Industry Trends
After two years of declining assets under management in the industry, equity flows have finally turned positive. Inflows for 1Q13 so far total over $80 billion in assets. While the inflows have tapered slightly, $2.9 billion for the week of March 13, 2013, down from $4 billion versus four weeks prior, they remain steady. The increase in equity assets under management, as well as bonds, is largely coming from money market funds. In terms of the shape of fund flows over recent years, equity assets under management increased from 2005-2007, declined in 2008, increased in 2009-2010 and then declined in 2011-2012. There is a degree of seasonality, as fund flows are usually positive in the start of the year. That said, the magnitude in 2013 is greater than in years prior. Calamos Asset Management, Inc (NASDAQ:CLMS) has not grown in line with this and has had negative revenue growth in every year since and including 2007.
Calamos Underperforming Versus the Industry
Calamos’ negative asset flows most peaked in December 2012, when there was a decline of $977 million. This has softened since, with a decline of $544 million in February 2013, though that’s still a very large and concerning number for shareholders. However, the slowing pace is not encouraging when taking into account positive industry trends. At Calamos Asset Management, Inc (NASDAQ:CLMS), their two largest funds have lagged their benchmarks significantly over the past three years. Also, over 50% of their assets are in US Growth, which may underperform as a sector. That said, some of their smaller funds are outperforming, such as their international growth fund. However, it will be difficult for Calamos Asset Management, Inc (NASDAQ:CLMS) to offset outflows at their large funds with increased assets at their small funds.
Dividend and Share Purchases
The CEO of Calamos, who is also the founder, has steadily put his money back into the company’s shares over recent months. Since December 1, 2012, insiders have repurchased $34.7 million in stock. This is a large number when taking into account the fact that Calamos has a market cap of $233.4 million.
It is also a positive sign that management believes it can turn fund performance and the firm around. In addition to insider buying, the Board approved a 3 million share repurchase program – there are 22.8 million shares outstanding – which is again a significant number. Management also increased the quarterly dividend to $0.11 from $0.125, and the dividend yield to 4.3%, despite its performance.

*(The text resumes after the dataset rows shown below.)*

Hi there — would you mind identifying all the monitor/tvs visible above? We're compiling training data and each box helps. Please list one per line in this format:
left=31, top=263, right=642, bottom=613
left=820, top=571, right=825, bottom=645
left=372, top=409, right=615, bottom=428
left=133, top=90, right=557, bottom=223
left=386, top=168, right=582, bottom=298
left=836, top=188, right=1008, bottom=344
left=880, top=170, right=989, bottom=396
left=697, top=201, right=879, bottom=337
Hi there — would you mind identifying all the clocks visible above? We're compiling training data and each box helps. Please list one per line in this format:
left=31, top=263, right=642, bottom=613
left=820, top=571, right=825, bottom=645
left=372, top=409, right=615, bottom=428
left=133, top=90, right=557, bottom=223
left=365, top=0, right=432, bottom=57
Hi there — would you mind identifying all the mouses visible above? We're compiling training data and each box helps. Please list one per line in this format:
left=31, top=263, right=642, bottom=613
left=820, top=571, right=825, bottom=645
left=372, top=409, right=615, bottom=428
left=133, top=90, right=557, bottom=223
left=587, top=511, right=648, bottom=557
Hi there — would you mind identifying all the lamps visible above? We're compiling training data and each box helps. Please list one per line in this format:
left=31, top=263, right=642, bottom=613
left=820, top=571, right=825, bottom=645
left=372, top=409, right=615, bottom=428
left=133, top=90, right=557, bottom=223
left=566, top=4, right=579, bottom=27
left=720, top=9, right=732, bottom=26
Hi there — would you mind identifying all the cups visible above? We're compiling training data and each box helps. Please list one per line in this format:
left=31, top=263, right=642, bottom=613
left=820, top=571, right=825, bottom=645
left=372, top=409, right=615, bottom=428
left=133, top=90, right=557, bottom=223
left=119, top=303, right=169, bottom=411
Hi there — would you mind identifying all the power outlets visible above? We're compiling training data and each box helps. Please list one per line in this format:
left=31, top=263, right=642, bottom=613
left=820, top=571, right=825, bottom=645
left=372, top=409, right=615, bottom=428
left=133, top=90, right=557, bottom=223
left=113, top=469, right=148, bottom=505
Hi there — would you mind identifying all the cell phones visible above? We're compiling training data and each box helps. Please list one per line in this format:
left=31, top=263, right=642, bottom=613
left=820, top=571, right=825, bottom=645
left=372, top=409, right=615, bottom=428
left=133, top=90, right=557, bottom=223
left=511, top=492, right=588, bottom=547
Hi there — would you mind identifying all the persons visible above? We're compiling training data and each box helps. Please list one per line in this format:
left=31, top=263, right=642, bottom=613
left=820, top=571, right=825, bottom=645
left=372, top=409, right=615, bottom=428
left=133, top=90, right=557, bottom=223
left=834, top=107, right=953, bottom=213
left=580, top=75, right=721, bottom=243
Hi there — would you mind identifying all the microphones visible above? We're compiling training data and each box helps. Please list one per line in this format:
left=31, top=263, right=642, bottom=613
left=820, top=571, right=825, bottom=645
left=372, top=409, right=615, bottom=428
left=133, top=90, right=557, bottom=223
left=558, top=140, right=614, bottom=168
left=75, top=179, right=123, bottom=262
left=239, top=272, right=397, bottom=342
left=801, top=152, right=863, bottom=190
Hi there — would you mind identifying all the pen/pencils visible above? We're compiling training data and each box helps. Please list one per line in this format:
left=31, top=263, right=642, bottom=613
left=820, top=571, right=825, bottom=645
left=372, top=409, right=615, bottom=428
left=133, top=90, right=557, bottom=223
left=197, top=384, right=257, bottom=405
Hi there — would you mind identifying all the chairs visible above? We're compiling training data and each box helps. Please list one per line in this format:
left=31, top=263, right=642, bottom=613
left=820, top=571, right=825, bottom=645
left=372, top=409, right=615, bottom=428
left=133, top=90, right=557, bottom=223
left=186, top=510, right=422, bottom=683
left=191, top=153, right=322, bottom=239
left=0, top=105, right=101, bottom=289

Share Performance vs. Competitors
Calamos Asset Management, Inc (NASDAQ:CLMS) shares are down 11% from a year ago, but year to date they are up 8.3%. Even with their shares being up in 2013, Calamos has significantly underperformed in comparison to other asset managers like BlackRock, Inc. (NYSE:BLK) , up 22.4% YTD, and Affiliated Managers Group, Inc. (NYSE:AMG) , up 22.4% YTD. The difference is the assets under management increases at BlackRock and AMG versus Calamos. Due to the increases in AUM, Blackrock has increased its revenue by 14% and AMG has increased its revenue by 22%. The resulting earnings growth has been phenomenal. Blackrock’s quarterly earnings are up 24%, while AMG’s are up 86%. Even with this growth Blackrock and AMG have PE ratios of around 14. Janus’ (JNS) shares are also up 8.4% YTD. Its funds have also underperformed versus benchmarks, though not to the degree of Calamos’ funds, which has also resulted in outflows.
Conclusion
On March 13, Calamos was downgraded to Sell by Goldman Sachs. Asset outflows, fund underperformance, and a relatively expensive valuation compared to recent and forecasted growth all present challenges for Calamos. In the near-term, it is likely to underperform peers as there is no quick fix to start growing assets again at the fund given a poor track record in too many large funds. While the repurchase program, an increased dividend, and insider buying seem positive, it is likely what is supporting and driving the shares up given the company very weak fundamentals. If this dries up or scales back and performance at its funds do not improve, the shares could again start to decline.